◆ **The data**:
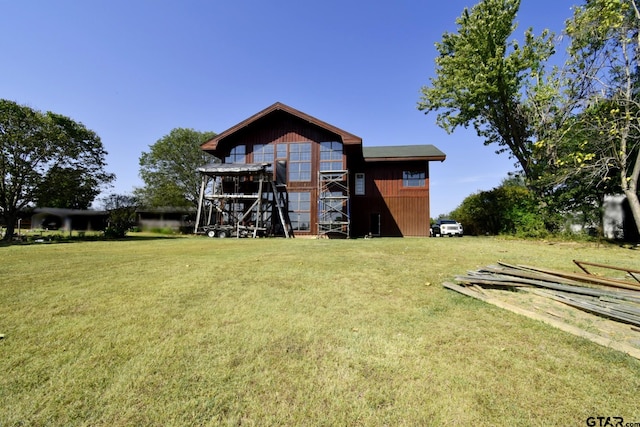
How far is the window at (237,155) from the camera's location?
21.0 metres

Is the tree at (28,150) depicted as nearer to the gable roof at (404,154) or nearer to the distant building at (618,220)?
the gable roof at (404,154)

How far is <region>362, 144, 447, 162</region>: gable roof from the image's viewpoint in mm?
20344

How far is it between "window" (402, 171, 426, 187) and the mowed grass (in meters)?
17.7

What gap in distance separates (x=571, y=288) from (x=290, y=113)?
1860 centimetres

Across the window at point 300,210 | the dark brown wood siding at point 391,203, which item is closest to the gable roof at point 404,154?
the dark brown wood siding at point 391,203

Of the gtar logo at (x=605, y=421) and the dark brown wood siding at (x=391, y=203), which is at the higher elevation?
the dark brown wood siding at (x=391, y=203)

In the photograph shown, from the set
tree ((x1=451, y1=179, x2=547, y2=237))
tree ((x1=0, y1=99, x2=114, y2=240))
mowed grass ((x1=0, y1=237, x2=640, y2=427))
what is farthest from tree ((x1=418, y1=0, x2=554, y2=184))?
tree ((x1=0, y1=99, x2=114, y2=240))

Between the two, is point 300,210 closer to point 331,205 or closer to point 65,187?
point 331,205

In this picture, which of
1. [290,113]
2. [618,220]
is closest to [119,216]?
[290,113]

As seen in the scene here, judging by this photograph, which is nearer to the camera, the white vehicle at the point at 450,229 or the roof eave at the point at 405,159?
the roof eave at the point at 405,159

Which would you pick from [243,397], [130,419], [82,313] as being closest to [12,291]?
[82,313]

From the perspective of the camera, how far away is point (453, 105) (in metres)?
19.4

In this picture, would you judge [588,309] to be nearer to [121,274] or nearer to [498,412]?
[498,412]

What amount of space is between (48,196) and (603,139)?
30.3m
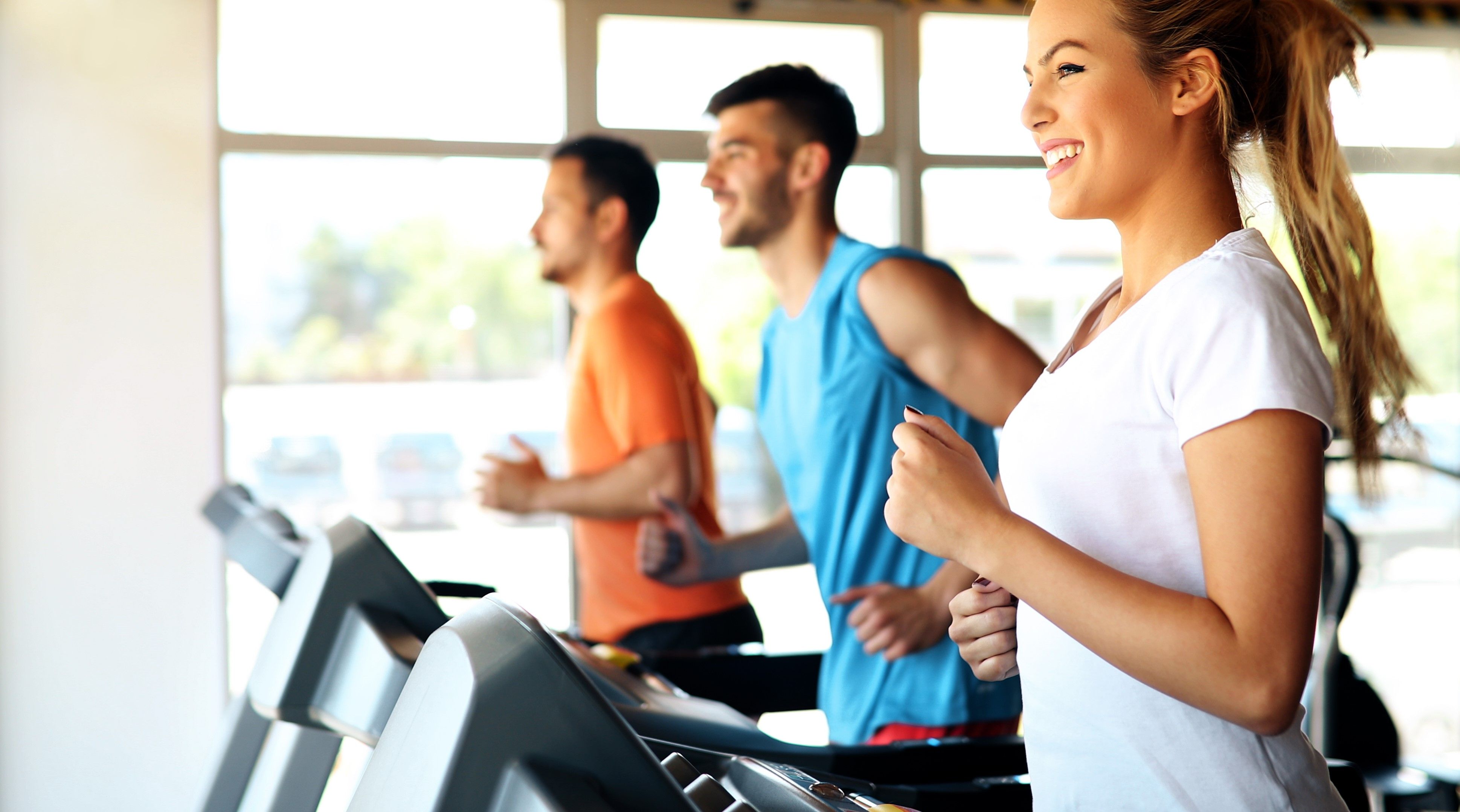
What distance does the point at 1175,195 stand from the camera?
1.03 metres

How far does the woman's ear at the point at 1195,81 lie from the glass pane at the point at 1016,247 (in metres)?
3.42

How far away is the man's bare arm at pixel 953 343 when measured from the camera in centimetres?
177

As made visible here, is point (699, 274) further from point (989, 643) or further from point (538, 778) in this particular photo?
point (538, 778)

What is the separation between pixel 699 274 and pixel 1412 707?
10.4ft

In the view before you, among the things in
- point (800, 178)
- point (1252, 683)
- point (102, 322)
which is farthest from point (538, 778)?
point (102, 322)

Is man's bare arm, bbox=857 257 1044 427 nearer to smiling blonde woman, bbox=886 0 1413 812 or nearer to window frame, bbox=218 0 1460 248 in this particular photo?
smiling blonde woman, bbox=886 0 1413 812

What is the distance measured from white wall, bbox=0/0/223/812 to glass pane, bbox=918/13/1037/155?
2.41 m

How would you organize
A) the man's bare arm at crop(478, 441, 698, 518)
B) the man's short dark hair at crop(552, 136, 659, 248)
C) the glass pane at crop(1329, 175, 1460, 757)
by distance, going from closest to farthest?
the man's bare arm at crop(478, 441, 698, 518)
the man's short dark hair at crop(552, 136, 659, 248)
the glass pane at crop(1329, 175, 1460, 757)

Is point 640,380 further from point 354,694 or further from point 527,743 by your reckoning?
point 527,743

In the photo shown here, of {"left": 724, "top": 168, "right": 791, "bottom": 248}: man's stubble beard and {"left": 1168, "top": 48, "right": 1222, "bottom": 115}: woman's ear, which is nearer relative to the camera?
{"left": 1168, "top": 48, "right": 1222, "bottom": 115}: woman's ear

◆ **Written task**: From the line that contains "How far does" down to the last line of the listing above, repeat each line exactly, and include nothing else.

◆ **Full answer**:
How far does the woman's ear at the point at 1195,81 lie from the glass pane at the point at 1016,247 (in metres)?
3.42

How far away is the man's bare arm at pixel 953 343 when measured from the camera in centimetres?
177

As made visible here, is point (699, 274) further from point (989, 643) or further from point (538, 778) in this particular photo?
point (538, 778)

What is the separation between pixel 699 274 and pixel 1412 707?
10.4ft

In the view before you, among the things in
- point (800, 178)
- point (1252, 683)
- point (102, 322)
which is farthest from point (538, 778)?
point (102, 322)

Is man's bare arm, bbox=857 257 1044 427 nearer to smiling blonde woman, bbox=886 0 1413 812 or nearer to window frame, bbox=218 0 1460 248 in this particular photo?
smiling blonde woman, bbox=886 0 1413 812

What is the distance measured from white wall, bbox=0/0/223/812 to glass pane, bbox=918/13/1037/155?
2.41 m

How would you organize
A) the man's bare arm at crop(478, 441, 698, 518)
B) the man's short dark hair at crop(552, 136, 659, 248)
C) the glass pane at crop(1329, 175, 1460, 757)
by distance, going from closest to farthest?
the man's bare arm at crop(478, 441, 698, 518)
the man's short dark hair at crop(552, 136, 659, 248)
the glass pane at crop(1329, 175, 1460, 757)

Is point 640,380 further from point 354,694 or further from point 527,743 by your reckoning?
point 527,743

In the photo shown here, of {"left": 724, "top": 168, "right": 791, "bottom": 248}: man's stubble beard and {"left": 1168, "top": 48, "right": 1222, "bottom": 115}: woman's ear, which is nearer relative to the camera?
{"left": 1168, "top": 48, "right": 1222, "bottom": 115}: woman's ear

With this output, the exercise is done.